23 December 2011

Time for a Christmas Carol

We are going to have wall to wall Dickens this Christmas. His bicententary has come at an apposite moment: we have never needed his wisdom and his diversion more. He has a strong claim to be our second national writer after Shakespeare, and this must be because we need the moral of his tales as much now as we did when they were written.

Personally I have never got along with Dickens, finding his characters unconvincing and preferring the earthier tales of George Eliot, with the greater depth of relationship and her overwhelming and winning compasion. The ubiquity of Dickens this year has taught me that I was wrong. Dickens's characters are intended to be unreal because his writing is allegorial, not realistic. This is the reason they have daft unconvincing names, but names that tell you immediately what role the character is to play in the morality tale that you are reading (or watching).

The point is most obvious in A Christmas Carol itself, where the unhappy Ebeneezer Scrooge is given the chance to abandon his love affair with his account-book and rejoin the human race. We remember scrooge as a miser, but this is not the role he plays. The Scrooge is actually the businessman driven by the quest for profit rather than people, abandoning love and humanity to commit his time to his enterprise. This book is a tirade against capitalism as powerful as any camp staged outside St. Paul's or any pamphlet from Marx and Engels. It tells how capitalism distorts the human spirit and, most importantly, makes even those who succeed within the narrow and shallow rules of its game, almost as unhappy as it makes the losers. And because capitalism, in its rotten essentials, has not changed, the message is as relevant 200 years on as it was in 1843.

Meanwhile, the characters of Bleak House are fixated by a legal case from which only lawyers gain, the Jarndyce and Jayndyce chancery case standing iconically for the project of any who would dedicate his or her life to the pursuit of financial reward. Many characters in the novel see relationships and health destroyed while they battle for their 'expectations'. The choice of this word throughout the Dickens oeuvre so neatly sums up the way capitalism always offers but never rewards, thereby ensuring a lifetime's unhappy slavery and a perpetual discontent.
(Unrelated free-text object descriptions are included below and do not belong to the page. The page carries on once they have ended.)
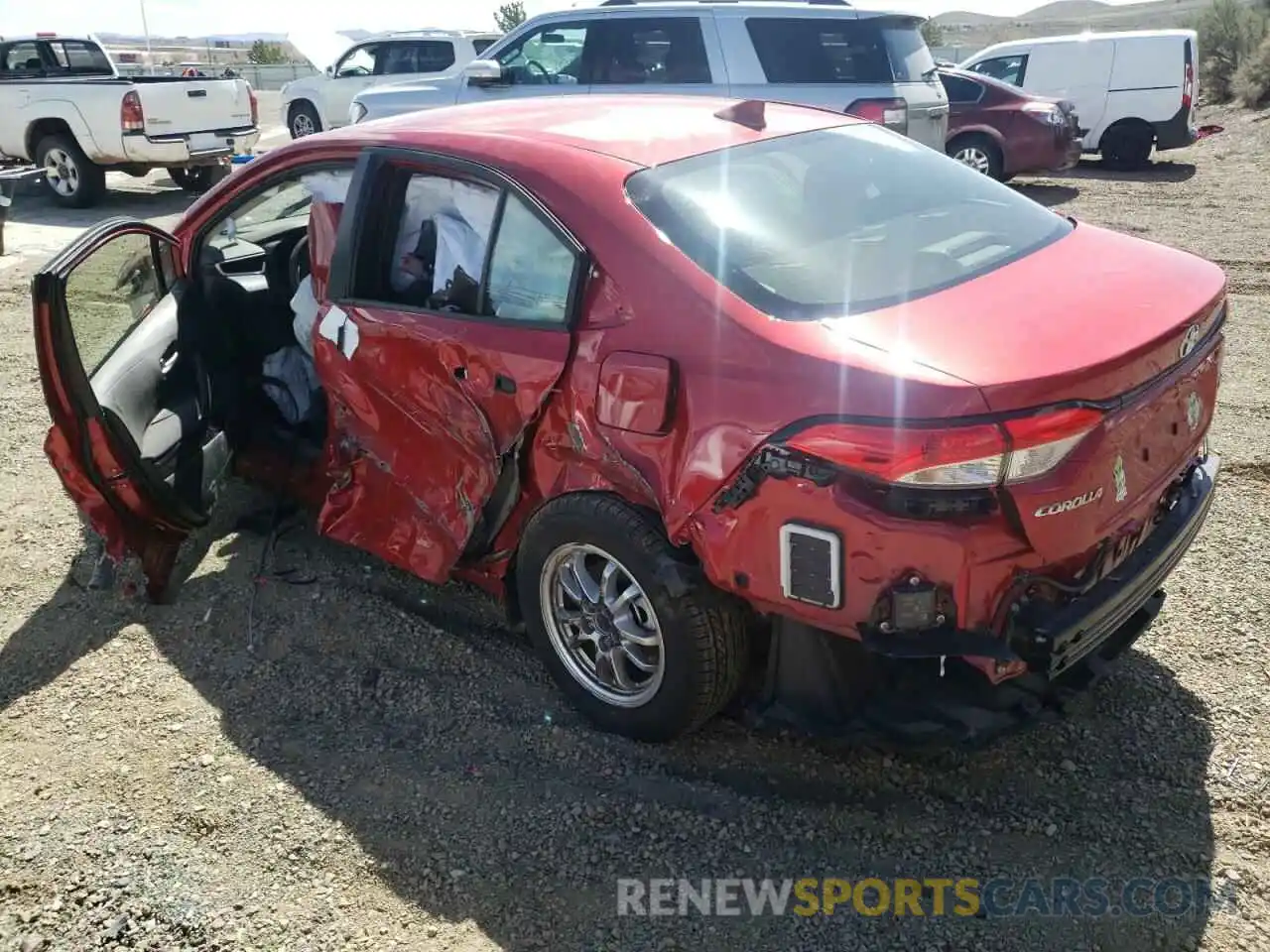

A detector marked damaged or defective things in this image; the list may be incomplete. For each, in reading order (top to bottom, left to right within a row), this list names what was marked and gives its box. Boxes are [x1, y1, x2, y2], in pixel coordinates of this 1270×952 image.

damaged red car body [32, 98, 1218, 751]
broken rear bumper [741, 451, 1218, 751]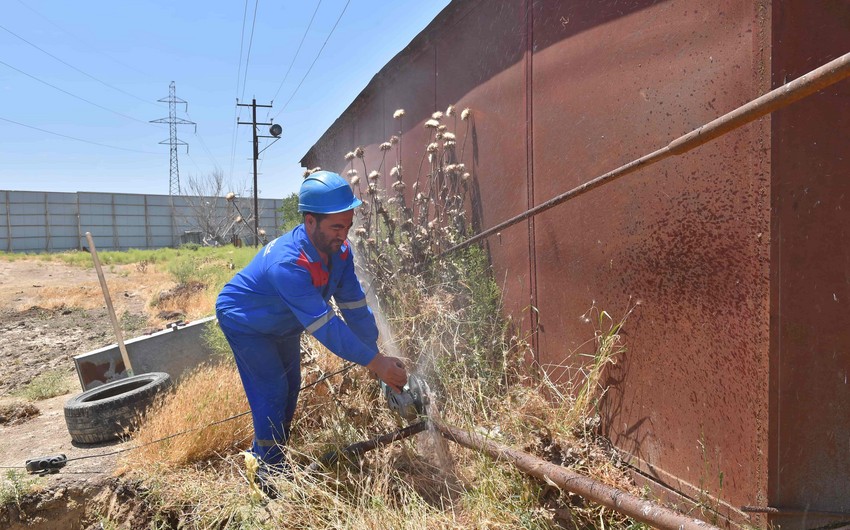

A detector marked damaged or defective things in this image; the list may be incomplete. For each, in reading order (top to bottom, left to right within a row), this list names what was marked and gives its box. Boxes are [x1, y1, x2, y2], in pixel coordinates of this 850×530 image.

rusty metal wall [300, 1, 848, 524]
rusty metal wall [764, 2, 848, 524]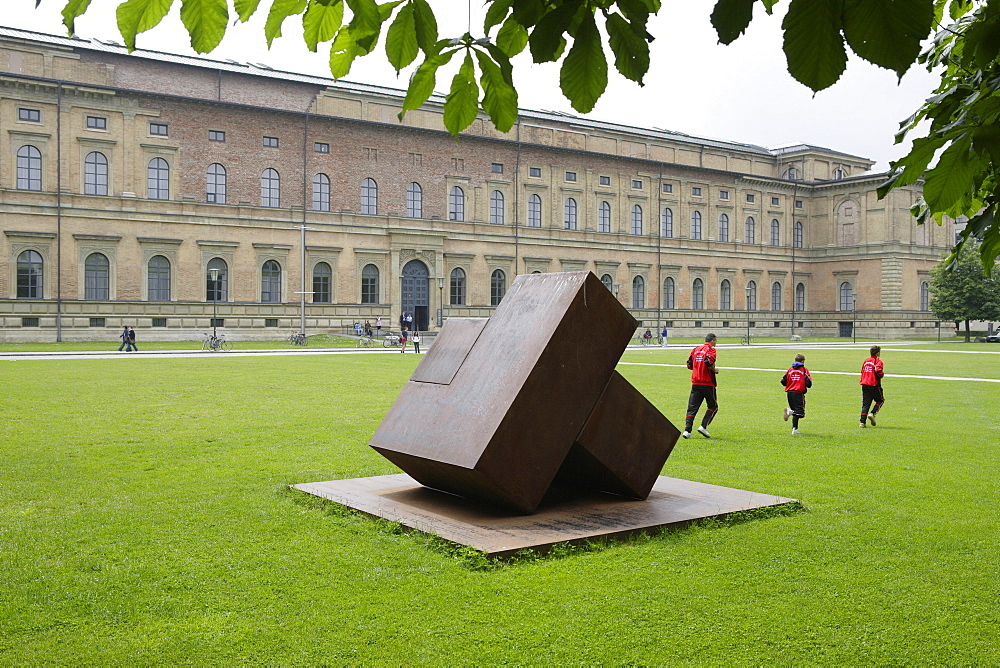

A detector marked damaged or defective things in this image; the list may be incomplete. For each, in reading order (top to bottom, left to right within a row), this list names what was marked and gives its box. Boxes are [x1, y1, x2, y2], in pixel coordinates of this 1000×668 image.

rusted steel sculpture [372, 268, 684, 516]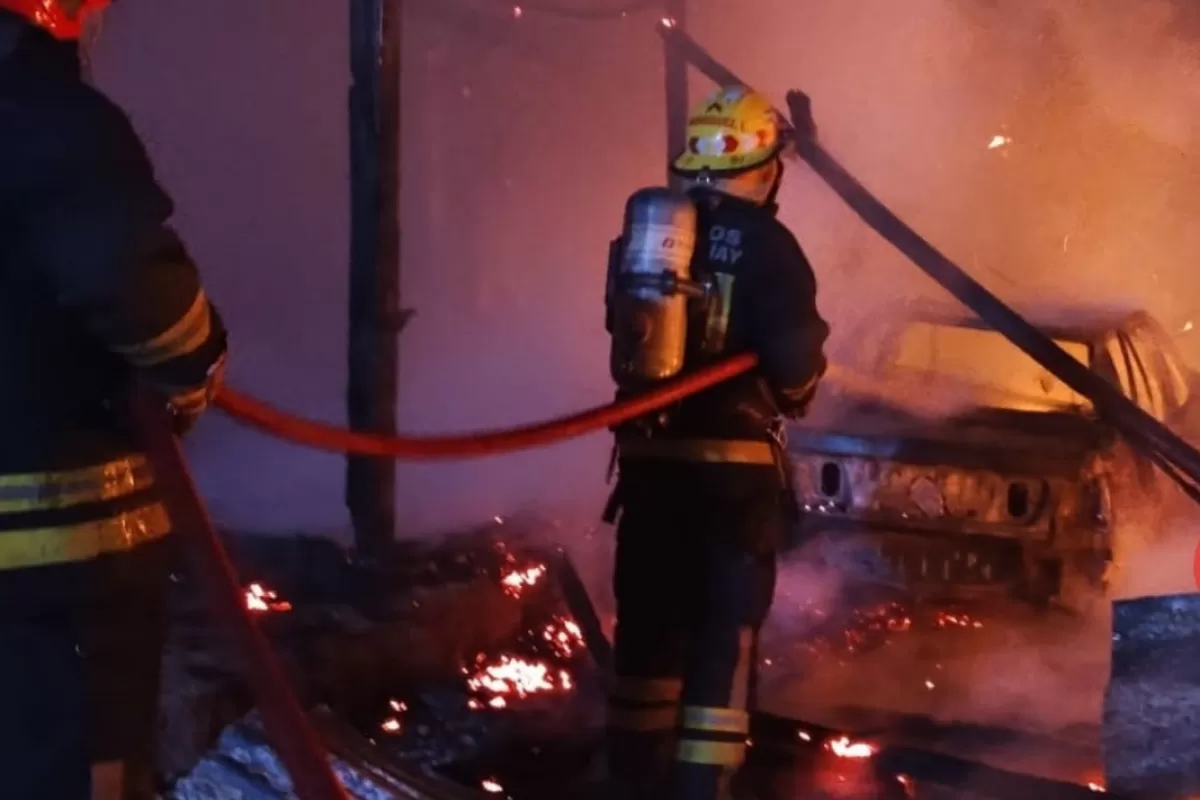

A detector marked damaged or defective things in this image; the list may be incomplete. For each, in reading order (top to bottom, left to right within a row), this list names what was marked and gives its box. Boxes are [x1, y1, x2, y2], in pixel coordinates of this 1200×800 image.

burned car frame [788, 306, 1192, 608]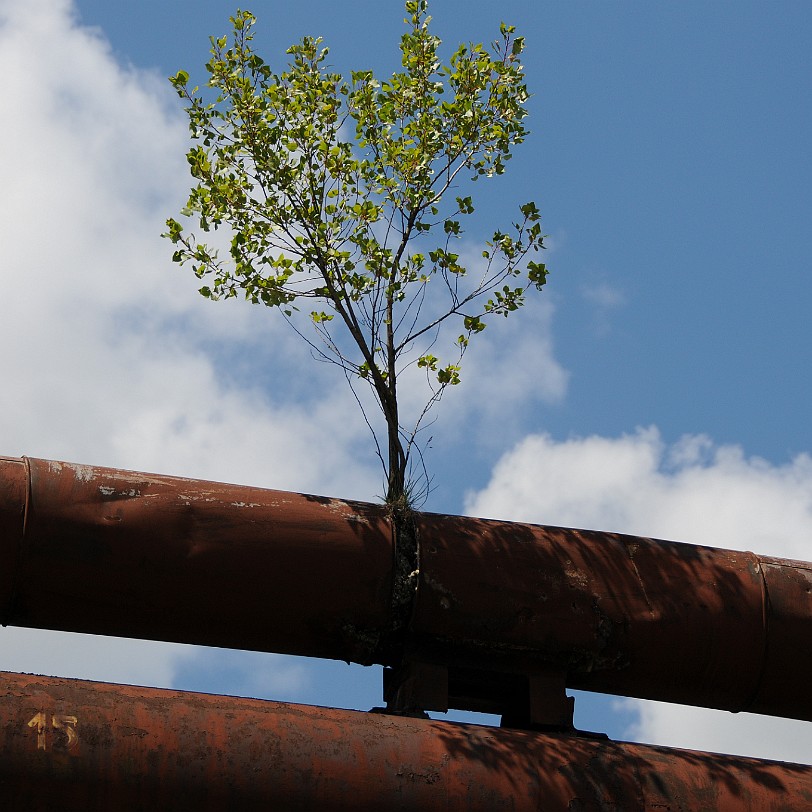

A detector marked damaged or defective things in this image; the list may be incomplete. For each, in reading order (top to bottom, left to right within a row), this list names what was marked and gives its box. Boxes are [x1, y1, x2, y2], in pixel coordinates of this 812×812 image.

rusty pipe [1, 454, 812, 720]
corroded metal surface [1, 454, 812, 720]
corroded metal surface [0, 672, 808, 812]
rusty pipe [1, 668, 812, 808]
At the end of this year during which we saw the 99% who place love and common humanity above profit and power challenge the 1% who are destroying human society and the planet simultaneously, we should congratulate ourselves that this division has been articulated. We must gain in strength as a movement in 2012, but also as individuals we can try to share the Dickensian sense of comfort and joy and remember that both are for life, not just for Christmas.

1 comment:

  1. Lovely article. As someone thoroughly cheesed off with Consumer Xmas, the wee bit of joy I do get at this time of the year is by reading Dickens's Christmas Carol.